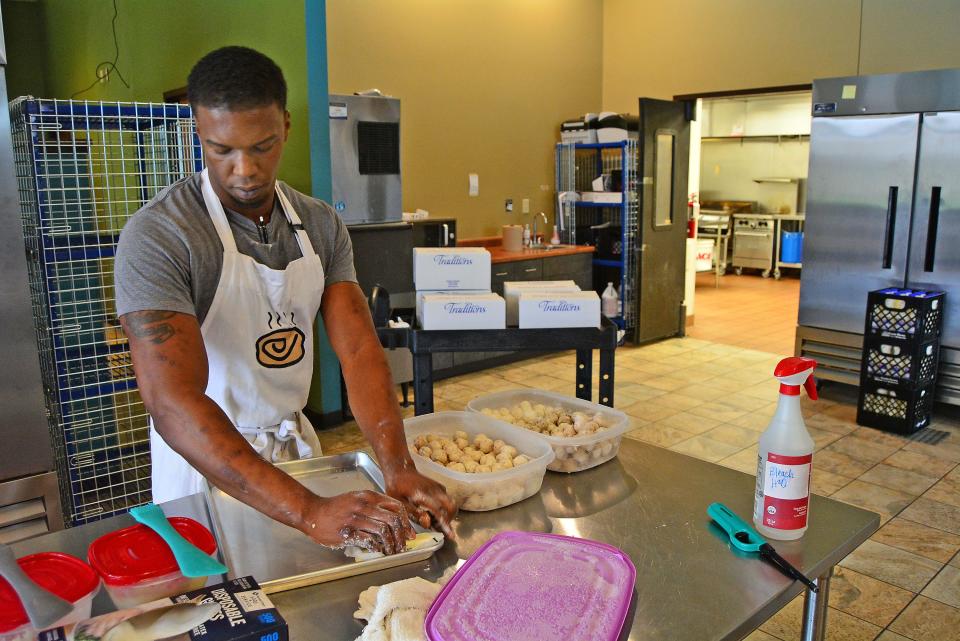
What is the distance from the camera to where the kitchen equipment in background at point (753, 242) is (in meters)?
10.8

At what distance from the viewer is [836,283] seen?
5.17 meters

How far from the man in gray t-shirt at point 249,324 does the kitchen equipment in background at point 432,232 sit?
3616 mm

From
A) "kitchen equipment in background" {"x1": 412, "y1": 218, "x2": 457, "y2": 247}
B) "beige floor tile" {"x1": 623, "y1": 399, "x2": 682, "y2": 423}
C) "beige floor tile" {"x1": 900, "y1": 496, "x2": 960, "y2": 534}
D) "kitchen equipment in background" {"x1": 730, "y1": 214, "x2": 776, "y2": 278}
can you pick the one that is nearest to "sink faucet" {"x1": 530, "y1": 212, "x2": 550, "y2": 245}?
"kitchen equipment in background" {"x1": 412, "y1": 218, "x2": 457, "y2": 247}

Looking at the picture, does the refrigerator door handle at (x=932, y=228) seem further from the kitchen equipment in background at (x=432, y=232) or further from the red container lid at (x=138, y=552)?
the red container lid at (x=138, y=552)

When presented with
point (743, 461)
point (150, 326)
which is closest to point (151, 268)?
point (150, 326)

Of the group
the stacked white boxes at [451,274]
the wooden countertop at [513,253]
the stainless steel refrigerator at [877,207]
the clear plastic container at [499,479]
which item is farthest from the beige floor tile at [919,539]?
the wooden countertop at [513,253]

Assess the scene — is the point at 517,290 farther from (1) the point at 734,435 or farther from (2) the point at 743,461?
(1) the point at 734,435

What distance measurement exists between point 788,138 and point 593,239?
594 cm

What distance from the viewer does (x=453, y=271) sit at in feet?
8.02

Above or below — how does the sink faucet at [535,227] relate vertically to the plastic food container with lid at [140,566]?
above

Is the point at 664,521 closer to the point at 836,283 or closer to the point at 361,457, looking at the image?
the point at 361,457

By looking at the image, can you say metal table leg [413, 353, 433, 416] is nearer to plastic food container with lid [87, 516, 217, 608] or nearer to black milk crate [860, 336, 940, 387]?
plastic food container with lid [87, 516, 217, 608]

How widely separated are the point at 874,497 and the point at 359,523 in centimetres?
321

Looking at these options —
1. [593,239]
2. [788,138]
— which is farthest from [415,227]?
[788,138]
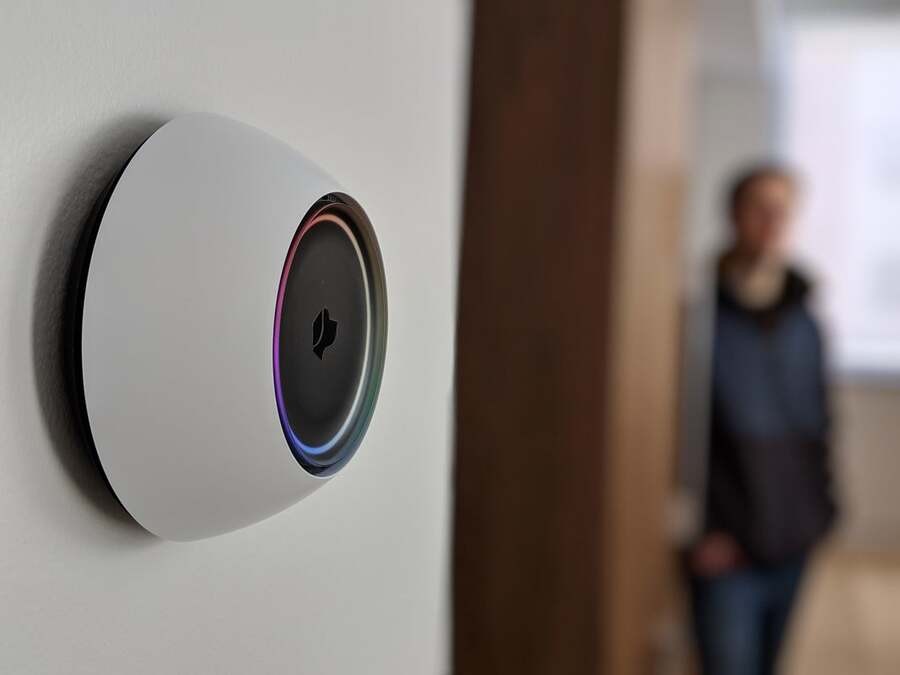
:::::
Copy the entries from the line containing "Of the group" through the end of the entries, both ends included, reproducing every line without alteration. Omit the pictures from your answer.

## RESPONSE TO THE EXERCISE
Of the group
the stacked white boxes at [451,274]
the wooden countertop at [513,253]
the stainless steel refrigerator at [877,207]
the clear plastic container at [499,479]
which item is farthest from the beige floor tile at [919,539]?
the wooden countertop at [513,253]

Assess the scene — is the point at 517,290 farther from (1) the point at 734,435 or farther from (2) the point at 743,461?
(1) the point at 734,435

What distance measurement exists between point 788,138 and point 593,239?
594 cm

What distance from the viewer does (x=453, y=271) sit at in feet?
8.02

Above or below — how does the sink faucet at [535,227] relate vertically to the plastic food container with lid at [140,566]?
above

Is the point at 664,521 closer to the point at 836,283 or closer to the point at 361,457, looking at the image?
the point at 361,457

By looking at the image, can you say metal table leg [413, 353, 433, 416] is nearer to plastic food container with lid [87, 516, 217, 608] or nearer to black milk crate [860, 336, 940, 387]?
plastic food container with lid [87, 516, 217, 608]

How widely separated are the point at 874,497 and the point at 359,523 in centimetres?
321

Looking at these options —
1. [593,239]
2. [788,138]
— which is farthest from [415,227]?
[788,138]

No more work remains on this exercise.